=== TASK MATERIAL ===
:::
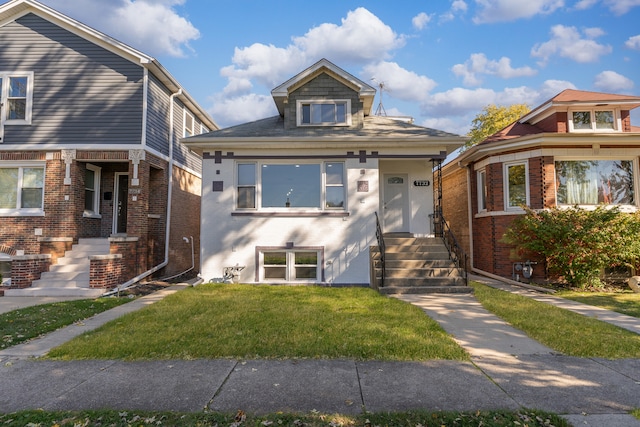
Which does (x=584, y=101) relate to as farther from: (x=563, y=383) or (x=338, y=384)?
(x=338, y=384)

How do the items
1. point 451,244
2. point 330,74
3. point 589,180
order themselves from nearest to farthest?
point 451,244 < point 589,180 < point 330,74

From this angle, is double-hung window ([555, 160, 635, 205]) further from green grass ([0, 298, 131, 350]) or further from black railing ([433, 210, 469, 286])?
green grass ([0, 298, 131, 350])

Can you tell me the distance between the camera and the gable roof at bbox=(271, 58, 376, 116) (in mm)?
11406

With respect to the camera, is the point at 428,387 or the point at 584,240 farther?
the point at 584,240

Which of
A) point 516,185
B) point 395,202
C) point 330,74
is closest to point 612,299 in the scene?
point 516,185

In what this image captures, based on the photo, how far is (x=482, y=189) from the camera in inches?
495

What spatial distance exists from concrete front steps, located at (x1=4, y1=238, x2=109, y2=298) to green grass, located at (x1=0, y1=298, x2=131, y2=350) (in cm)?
112

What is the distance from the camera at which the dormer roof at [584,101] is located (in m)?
11.0

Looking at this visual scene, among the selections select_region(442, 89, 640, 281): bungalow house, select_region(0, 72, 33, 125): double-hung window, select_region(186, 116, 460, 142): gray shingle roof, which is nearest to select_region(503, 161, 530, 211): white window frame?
select_region(442, 89, 640, 281): bungalow house

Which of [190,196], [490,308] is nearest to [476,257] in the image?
[490,308]

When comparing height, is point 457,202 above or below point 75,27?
below

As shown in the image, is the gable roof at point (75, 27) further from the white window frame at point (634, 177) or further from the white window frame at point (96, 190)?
the white window frame at point (634, 177)

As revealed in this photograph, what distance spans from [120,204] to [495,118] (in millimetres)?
28222

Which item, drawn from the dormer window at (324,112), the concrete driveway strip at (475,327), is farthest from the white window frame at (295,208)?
the concrete driveway strip at (475,327)
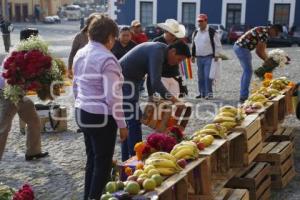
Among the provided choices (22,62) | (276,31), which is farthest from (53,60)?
(276,31)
:::
=== REQUIRED WORK ===
Write out every item above word for word, leaving out the pictures.

=== EXERCISE ANSWER ===
Which does (x=584, y=101) relate to as farther from: (x=563, y=383) or (x=338, y=384)?
(x=338, y=384)

How do the items
1. point 451,244
2. point 330,74
3. point 589,180
order themselves from nearest to farthest?
point 451,244 < point 589,180 < point 330,74

From this angle, is double-hung window ([555, 160, 635, 205]) further from green grass ([0, 298, 131, 350]) or further from black railing ([433, 210, 469, 286])?
green grass ([0, 298, 131, 350])

Can you tell me the distance between the camera and the gable roof at bbox=(271, 58, 376, 116) (in mm)?
11406

With respect to the camera, is the point at 428,387 or the point at 584,240 farther?
the point at 584,240

Which of
A) point 516,185
B) point 395,202
C) point 330,74
is closest to point 612,299 in the scene?
point 516,185

In what this image captures, based on the photo, how far is (x=482, y=189) from the camera in inches?
495

What spatial distance exists from concrete front steps, located at (x1=4, y1=238, x2=109, y2=298) to green grass, located at (x1=0, y1=298, x2=131, y2=350) (in cm)?
112

What is the distance from the camera at which the dormer roof at [584,101] is located (in m)?
11.0

Looking at this visual scene, among the selections select_region(442, 89, 640, 281): bungalow house, select_region(0, 72, 33, 125): double-hung window, select_region(186, 116, 460, 142): gray shingle roof, which is nearest to select_region(503, 161, 530, 211): white window frame?
select_region(442, 89, 640, 281): bungalow house

Which of [190,196], [490,308] is nearest to [476,257] in the image?
[490,308]

When comparing height, is point 457,202 above or below point 75,27?
below

As shown in the image, is the gable roof at point (75, 27) further from the white window frame at point (634, 177) or further from the white window frame at point (96, 190)?
the white window frame at point (634, 177)

As revealed in this photograph, what distance spans from [120,204] to [495,118] (in millimetres)?
28222

Which item, drawn from the dormer window at (324,112), the concrete driveway strip at (475,327), is farthest from the white window frame at (295,208)?
the concrete driveway strip at (475,327)
Among the provided choices (22,62) | (276,31), which is farthest from (53,60)?
(276,31)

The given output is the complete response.